Floodlights and Goalposts

An online commonplace book

J.A. Baker’s process for studying the Peregrine

Baker wasn’t just bird watching

E.M. Nicholson‘s book The Art of Bird Watching recommends keeping a card system to document bird sightings:

Along with the field notes (which, according to Nicholson, had to be made in the field within the first few minutes of the sighting), Nicholson also advised his readers to make another, more detailed and permanent record. This, he said, should be something like a card system, and most certainly, ‘not a record in diary form which’, he remarked, ‘soon becomes unmanageable.’

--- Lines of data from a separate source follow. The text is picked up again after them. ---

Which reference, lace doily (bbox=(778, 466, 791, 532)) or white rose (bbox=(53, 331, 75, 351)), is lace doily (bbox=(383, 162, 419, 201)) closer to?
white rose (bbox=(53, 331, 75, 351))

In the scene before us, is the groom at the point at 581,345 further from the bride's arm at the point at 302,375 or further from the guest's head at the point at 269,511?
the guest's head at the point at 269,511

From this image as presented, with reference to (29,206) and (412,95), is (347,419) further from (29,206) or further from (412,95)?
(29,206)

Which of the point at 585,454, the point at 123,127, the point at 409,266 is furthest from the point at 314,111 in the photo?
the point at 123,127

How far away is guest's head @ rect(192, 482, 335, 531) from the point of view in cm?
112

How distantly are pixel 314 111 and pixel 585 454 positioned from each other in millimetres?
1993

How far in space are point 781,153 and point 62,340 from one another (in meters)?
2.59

Baker ignored this. He took up the diary form. Which makes sense considering Baker’s literary tendencies:

Yet a record in diary form was exactly what Baker chose to write when he started his ‘systematic watching’. At the end of each outing he would come home and write up the day’s field notes into the exercise books he kept in the spare bedroom which he had converted into his study. Here he kept other kinds of birding notes that also went beyond Nicholson’s remit of a useful permanent record. Sometimes these included flowers or feathers that he had brought home, often for Doreen but also for himself as tokens of the day’s expedition and inspiration for his writing.

and

He kept cardboard folders, too, for his other natural history research, on the covers of which he wrote lists of suggested contents. One read: ‘Speculations / Introductions / Valley / Topography / Geology / History / Species Occurring / Peregrine in Essex / Essex Generally / Arrival & Choice of Territory … ‘ ‘ Unmanageable’ might have been Nicholson’s description – and perhaps this was just part of Baker’s unmanageable nature – but in any case Baker seemed to manage it quite well.

I have the suspicion Baker enjoyed this ‘unmanageable’ process. All the detail and time it demanded likely helped him absorb the information even deeper.

Discover your own process. What’s unmanageable to some, could be your ideal.

Saunders, Hetty. My House of Sky: The life and work of J.A. Baker. Lower Dairy, Toller Fratrum, Dorset: Little Toller Books, 2017.